×

Stochastic optimization with momentum: convergence, fluctuations, and traps avoidance. (English) Zbl 1471.62442

Summary: In this paper, a general stochastic optimization procedure is studied, unifying several variants of the stochastic gradient descent such as, among others, the stochastic heavy ball method, the Stochastic Nesterov Accelerated Gradient algorithm (S-NAG), and the widely used Adam algorithm. The algorithm is seen as a noisy Euler discretization of a non-autonomous ordinary differential equation, recently introduced by Belotto da Silva and Gazeau, which is analyzed in depth. Assuming that the objective function is non-convex and differentiable, the stability and the almost sure convergence of the iterates to the set of critical points are established. A noteworthy special case is the convergence proof of S-NAG in a non-convex setting. Under some assumptions, the convergence rate is provided under the form of a Central Limit Theorem. Finally, the non-convergence of the algorithm to undesired critical points, such as local maxima or saddle points, is established.
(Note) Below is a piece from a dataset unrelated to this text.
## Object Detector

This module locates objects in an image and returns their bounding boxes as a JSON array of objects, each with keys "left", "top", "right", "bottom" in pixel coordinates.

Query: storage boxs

Here, the main ingredient is a new avoidance of traps result for non-autonomous settings, which is of independent interest.

MSC:

62L20 Stochastic approximation
34A12 Initial value problems, existence, uniqueness, continuous dependence and continuation of solutions to ordinary differential equations
60F99 Limit theorems in probability theory
68T99 Artificial intelligence

Software:

RMSprop; Adam; AdaGrad

References:

[1] Alacaoglu, A., Malitsky, Y. and Cevher, V. (2020). Convergence of adaptive algorithms for weakly convex constrained optimization. arXiv preprint arXiv:2006.06650.
[2] Alacaoglu, A., Malitsky, Y., Mertikopoulos, P. and Cevher, V. (2020). A new regret analysis for Adam-type algorithms. In Proceedings of the 37th International Conference on Machine Learning (H. D. III and A. Singh, eds.). Proceedings of Machine Learning Research 119 202-210.
[3] Alvarez, F. (2000). On the minimizing property of a second order dissipative system in Hilbert spaces. SIAM Journal on Control and Optimization 38 1102-1119. · Zbl 0954.34053
[4] Assran, M. and Rabbat, M. (2020). On the convergence of Nesterov’s accelerated gradient method in stochastic settings. In Proceedings of the 37th International Conference on Machine Learning (H. D. III and A. Singh, eds.). Proceedings of Machine Learning Research 119 410-420.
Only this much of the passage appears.